BEGIN

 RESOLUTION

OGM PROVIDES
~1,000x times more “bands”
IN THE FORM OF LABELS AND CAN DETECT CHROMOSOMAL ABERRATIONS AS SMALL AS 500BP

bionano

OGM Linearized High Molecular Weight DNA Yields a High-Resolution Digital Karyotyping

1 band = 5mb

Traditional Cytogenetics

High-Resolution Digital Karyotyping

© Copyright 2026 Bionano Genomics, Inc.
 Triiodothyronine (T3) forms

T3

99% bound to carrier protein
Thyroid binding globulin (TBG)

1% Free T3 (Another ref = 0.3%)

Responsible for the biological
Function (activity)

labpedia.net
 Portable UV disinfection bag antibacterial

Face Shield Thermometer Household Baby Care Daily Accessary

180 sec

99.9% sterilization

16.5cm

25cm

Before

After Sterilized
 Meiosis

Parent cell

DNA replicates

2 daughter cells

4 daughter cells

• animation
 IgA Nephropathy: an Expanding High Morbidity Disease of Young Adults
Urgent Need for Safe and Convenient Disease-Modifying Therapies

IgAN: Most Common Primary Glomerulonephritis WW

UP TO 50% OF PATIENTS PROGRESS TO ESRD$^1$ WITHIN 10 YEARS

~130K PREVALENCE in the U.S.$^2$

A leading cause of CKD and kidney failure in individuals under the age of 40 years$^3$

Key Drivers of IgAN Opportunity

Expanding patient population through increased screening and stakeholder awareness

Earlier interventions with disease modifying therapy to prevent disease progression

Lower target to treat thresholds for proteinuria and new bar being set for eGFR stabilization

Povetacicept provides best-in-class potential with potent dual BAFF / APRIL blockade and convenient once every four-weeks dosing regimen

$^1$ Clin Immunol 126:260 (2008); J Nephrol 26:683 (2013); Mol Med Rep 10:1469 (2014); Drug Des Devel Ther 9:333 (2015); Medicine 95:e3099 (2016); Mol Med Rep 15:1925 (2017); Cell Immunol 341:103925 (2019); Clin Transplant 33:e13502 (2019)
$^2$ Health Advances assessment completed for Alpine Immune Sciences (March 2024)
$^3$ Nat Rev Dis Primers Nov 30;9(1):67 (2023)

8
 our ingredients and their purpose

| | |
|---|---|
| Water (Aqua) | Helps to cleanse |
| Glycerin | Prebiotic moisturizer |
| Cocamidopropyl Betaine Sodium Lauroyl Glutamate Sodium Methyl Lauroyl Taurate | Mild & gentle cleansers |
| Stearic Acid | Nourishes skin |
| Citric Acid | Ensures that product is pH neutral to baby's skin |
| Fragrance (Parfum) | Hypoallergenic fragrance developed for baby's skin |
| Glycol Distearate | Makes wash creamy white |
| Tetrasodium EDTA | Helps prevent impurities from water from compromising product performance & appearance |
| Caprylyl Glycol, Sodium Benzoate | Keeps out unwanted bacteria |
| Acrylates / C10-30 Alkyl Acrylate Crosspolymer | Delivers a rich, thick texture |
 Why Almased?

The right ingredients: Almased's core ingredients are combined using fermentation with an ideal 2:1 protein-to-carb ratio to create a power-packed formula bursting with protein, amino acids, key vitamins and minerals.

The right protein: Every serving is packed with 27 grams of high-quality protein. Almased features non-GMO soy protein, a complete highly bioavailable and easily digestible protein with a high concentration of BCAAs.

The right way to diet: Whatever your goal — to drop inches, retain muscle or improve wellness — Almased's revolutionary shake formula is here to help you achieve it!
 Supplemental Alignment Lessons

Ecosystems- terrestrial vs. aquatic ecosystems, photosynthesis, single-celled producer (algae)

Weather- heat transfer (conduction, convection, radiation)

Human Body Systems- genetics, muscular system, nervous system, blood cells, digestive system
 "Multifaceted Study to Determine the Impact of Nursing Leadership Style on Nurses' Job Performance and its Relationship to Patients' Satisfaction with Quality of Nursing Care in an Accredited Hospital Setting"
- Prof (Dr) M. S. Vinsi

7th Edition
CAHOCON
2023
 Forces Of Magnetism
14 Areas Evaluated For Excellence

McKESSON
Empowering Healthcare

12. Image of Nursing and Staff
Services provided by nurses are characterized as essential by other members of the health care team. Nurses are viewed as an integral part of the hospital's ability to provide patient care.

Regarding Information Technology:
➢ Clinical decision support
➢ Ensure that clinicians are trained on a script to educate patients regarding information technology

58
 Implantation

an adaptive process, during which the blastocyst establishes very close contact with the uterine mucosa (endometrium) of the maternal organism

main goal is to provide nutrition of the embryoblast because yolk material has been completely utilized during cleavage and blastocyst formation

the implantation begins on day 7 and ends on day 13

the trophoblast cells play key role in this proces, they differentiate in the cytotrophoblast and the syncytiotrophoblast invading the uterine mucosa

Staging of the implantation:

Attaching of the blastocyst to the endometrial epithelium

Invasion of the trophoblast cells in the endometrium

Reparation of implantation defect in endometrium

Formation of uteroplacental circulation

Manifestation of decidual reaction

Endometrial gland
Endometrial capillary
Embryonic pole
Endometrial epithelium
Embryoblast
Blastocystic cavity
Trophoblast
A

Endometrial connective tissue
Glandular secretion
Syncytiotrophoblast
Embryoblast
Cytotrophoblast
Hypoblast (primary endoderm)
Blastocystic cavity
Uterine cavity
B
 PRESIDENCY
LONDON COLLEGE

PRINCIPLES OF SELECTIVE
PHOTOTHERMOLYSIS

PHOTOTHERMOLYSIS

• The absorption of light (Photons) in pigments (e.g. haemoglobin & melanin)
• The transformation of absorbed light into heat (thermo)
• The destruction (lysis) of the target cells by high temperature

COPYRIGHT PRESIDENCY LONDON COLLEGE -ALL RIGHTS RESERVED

END

Each entry above is to be set down again in exactly the same words.

 RESOLUTION

OGM PROVIDES
~1,000x times more “bands”
IN THE FORM OF LABELS AND CAN DETECT CHROMOSOMAL ABERRATIONS AS SMALL AS 500BP

bionano

OGM Linearized High Molecular Weight DNA Yields a High-Resolution Digital Karyotyping

1 band = 5mb

Traditional Cytogenetics

High-Resolution Digital Karyotyping

© Copyright 2026 Bionano Genomics, Inc.
 Triiodothyronine (T3) forms

T3

99% bound to carrier protein
Thyroid binding globulin (TBG)

1% Free T3 (Another ref = 0.3%)

Responsible for the biological
Function (activity)

labpedia.net
 Portable UV disinfection bag antibacterial

Face Shield Thermometer Household Baby Care Daily Accessary

180 sec

99.9% sterilization

16.5cm

25cm

Before

After Sterilized
 Meiosis

Parent cell

DNA replicates

2 daughter cells

4 daughter cells

• animation
 IgA Nephropathy: an Expanding High Morbidity Disease of Young Adults
Urgent Need for Safe and Convenient Disease-Modifying Therapies

IgAN: Most Common Primary Glomerulonephritis WW

UP TO 50% OF PATIENTS PROGRESS TO ESRD$^1$ WITHIN 10 YEARS

~130K PREVALENCE in the U.S.$^2$

A leading cause of CKD and kidney failure in individuals under the age of 40 years$^3$

Key Drivers of IgAN Opportunity

Expanding patient population through increased screening and stakeholder awareness

Earlier interventions with disease modifying therapy to prevent disease progression

Lower target to treat thresholds for proteinuria and new bar being set for eGFR stabilization

Povetacicept provides best-in-class potential with potent dual BAFF / APRIL blockade and convenient once every four-weeks dosing regimen

$^1$ Clin Immunol 126:260 (2008); J Nephrol 26:683 (2013); Mol Med Rep 10:1469 (2014); Drug Des Devel Ther 9:333 (2015); Medicine 95:e3099 (2016); Mol Med Rep 15:1925 (2017); Cell Immunol 341:103925 (2019); Clin Transplant 33:e13502 (2019)
$^2$ Health Advances assessment completed for Alpine Immune Sciences (March 2024)
$^3$ Nat Rev Dis Primers Nov 30;9(1):67 (2023)

8
 our ingredients and their purpose

| | |
|---|---|
| Water (Aqua) | Helps to cleanse |
| Glycerin | Prebiotic moisturizer |
| Cocamidopropyl Betaine Sodium Lauroyl Glutamate Sodium Methyl Lauroyl Taurate | Mild & gentle cleansers |
| Stearic Acid | Nourishes skin |
| Citric Acid | Ensures that product is pH neutral to baby's skin |
| Fragrance (Parfum) | Hypoallergenic fragrance developed for baby's skin |
| Glycol Distearate | Makes wash creamy white |
| Tetrasodium EDTA | Helps prevent impurities from water from compromising product performance & appearance |
| Caprylyl Glycol, Sodium Benzoate | Keeps out unwanted bacteria |
| Acrylates / C10-30 Alkyl Acrylate Crosspolymer | Delivers a rich, thick texture |
 Why Almased?

The right ingredients: Almased's core ingredients are combined using fermentation with an ideal 2:1 protein-to-carb ratio to create a power-packed formula bursting with protein, amino acids, key vitamins and minerals.

The right protein: Every serving is packed with 27 grams of high-quality protein. Almased features non-GMO soy protein, a complete highly bioavailable and easily digestible protein with a high concentration of BCAAs.

The right way to diet: Whatever your goal — to drop inches, retain muscle or improve wellness — Almased's revolutionary shake formula is here to help you achieve it!
 Supplemental Alignment Lessons

Ecosystems- terrestrial vs. aquatic ecosystems, photosynthesis, single-celled producer (algae)

Weather- heat transfer (conduction, convection, radiation)

Human Body Systems- genetics, muscular system, nervous system, blood cells, digestive system
 "Multifaceted Study to Determine the Impact of Nursing Leadership Style on Nurses' Job Performance and its Relationship to Patients' Satisfaction with Quality of Nursing Care in an Accredited Hospital Setting"
- Prof (Dr) M. S. Vinsi

7th Edition
CAHOCON
2023
 Forces Of Magnetism
14 Areas Evaluated For Excellence

McKESSON
Empowering Healthcare

12. Image of Nursing and Staff
Services provided by nurses are characterized as essential by other members of the health care team. Nurses are viewed as an integral part of the hospital's ability to provide patient care.

Regarding Information Technology:
➢ Clinical decision support
➢ Ensure that clinicians are trained on a script to educate patients regarding information technology

58
 Implantation

an adaptive process, during which the blastocyst establishes very close contact with the uterine mucosa (endometrium) of the maternal organism

main goal is to provide nutrition of the embryoblast because yolk material has been completely utilized during cleavage and blastocyst formation

the implantation begins on day 7 and ends on day 13

the trophoblast cells play key role in this proces, they differentiate in the cytotrophoblast and the syncytiotrophoblast invading the uterine mucosa

Staging of the implantation:

Attaching of the blastocyst to the endometrial epithelium

Invasion of the trophoblast cells in the endometrium

Reparation of implantation defect in endometrium

Formation of uteroplacental circulation

Manifestation of decidual reaction

Endometrial gland
Endometrial capillary
Embryonic pole
Endometrial epithelium
Embryoblast
Blastocystic cavity
Trophoblast
A

Endometrial connective tissue
Glandular secretion
Syncytiotrophoblast
Embryoblast
Cytotrophoblast
Hypoblast (primary endoderm)
Blastocystic cavity
Uterine cavity
B
 PRESIDENCY
LONDON COLLEGE

PRINCIPLES OF SELECTIVE
PHOTOTHERMOLYSIS

PHOTOTHERMOLYSIS

• The absorption of light (Photons) in pigments (e.g. haemoglobin & melanin)
• The transformation of absorbed light into heat (thermo)
• The destruction (lysis) of the target cells by high temperature

COPYRIGHT PRESIDENCY LONDON COLLEGE -ALL RIGHTS RESERVED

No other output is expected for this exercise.